>>>>
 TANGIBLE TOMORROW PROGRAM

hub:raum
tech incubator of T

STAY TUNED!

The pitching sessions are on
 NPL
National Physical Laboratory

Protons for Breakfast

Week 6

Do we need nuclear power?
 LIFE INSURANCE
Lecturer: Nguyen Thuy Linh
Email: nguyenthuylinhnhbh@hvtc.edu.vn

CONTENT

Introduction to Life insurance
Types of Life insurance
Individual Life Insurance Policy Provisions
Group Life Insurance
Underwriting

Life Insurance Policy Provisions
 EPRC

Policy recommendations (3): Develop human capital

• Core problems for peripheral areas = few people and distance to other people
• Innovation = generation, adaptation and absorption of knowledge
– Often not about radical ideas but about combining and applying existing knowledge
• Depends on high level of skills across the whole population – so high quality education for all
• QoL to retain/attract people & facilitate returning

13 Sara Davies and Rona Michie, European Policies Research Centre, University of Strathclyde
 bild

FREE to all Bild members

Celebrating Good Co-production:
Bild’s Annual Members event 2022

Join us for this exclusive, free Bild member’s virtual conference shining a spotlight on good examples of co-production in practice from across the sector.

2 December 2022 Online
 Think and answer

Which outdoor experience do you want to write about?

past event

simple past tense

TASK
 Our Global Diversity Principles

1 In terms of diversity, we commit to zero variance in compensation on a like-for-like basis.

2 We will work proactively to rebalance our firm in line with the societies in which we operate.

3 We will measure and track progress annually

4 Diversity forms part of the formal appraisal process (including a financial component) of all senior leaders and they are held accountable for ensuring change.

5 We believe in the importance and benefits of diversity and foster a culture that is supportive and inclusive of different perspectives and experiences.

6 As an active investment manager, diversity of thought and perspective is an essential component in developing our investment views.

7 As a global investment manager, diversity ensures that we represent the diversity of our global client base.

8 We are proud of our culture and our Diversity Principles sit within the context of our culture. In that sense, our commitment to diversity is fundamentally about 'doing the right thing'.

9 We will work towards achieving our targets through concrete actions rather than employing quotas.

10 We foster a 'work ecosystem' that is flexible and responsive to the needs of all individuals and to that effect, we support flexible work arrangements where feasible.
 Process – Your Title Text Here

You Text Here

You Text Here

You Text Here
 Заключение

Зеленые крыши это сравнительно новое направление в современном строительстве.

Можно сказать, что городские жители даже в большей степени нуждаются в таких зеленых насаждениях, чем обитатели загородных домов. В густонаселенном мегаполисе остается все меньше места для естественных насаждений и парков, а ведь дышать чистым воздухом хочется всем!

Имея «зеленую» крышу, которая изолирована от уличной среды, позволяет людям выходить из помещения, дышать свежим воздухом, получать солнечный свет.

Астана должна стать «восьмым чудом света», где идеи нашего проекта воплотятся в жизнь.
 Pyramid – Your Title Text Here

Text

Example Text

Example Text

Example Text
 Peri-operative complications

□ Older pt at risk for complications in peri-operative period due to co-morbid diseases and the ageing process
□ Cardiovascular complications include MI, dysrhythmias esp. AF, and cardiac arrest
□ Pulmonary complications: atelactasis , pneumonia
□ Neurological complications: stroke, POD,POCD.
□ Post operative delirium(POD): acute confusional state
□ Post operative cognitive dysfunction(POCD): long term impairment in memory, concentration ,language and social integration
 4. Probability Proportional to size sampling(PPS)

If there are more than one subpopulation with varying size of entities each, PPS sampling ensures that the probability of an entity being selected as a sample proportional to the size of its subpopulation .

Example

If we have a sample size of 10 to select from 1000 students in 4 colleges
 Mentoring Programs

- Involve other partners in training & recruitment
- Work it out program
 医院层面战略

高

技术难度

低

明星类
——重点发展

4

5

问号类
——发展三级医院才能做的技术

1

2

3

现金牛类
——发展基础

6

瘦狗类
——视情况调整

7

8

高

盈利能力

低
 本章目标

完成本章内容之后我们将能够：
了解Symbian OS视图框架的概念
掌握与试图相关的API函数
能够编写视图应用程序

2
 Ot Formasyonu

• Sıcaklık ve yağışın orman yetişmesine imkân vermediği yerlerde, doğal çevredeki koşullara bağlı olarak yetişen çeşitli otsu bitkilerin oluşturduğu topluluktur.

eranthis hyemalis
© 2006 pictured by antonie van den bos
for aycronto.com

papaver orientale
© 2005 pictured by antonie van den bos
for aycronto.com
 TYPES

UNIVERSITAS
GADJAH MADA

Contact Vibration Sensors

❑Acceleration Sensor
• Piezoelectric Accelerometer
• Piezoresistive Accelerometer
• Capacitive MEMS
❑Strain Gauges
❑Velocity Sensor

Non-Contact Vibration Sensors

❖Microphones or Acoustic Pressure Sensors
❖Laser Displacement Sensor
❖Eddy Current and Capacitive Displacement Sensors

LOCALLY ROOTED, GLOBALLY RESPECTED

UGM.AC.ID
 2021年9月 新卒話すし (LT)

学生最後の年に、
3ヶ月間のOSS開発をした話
<<<<
Your task:
Number of lines above that include "Principles": state it and nothing else.

Result for this exercise:
2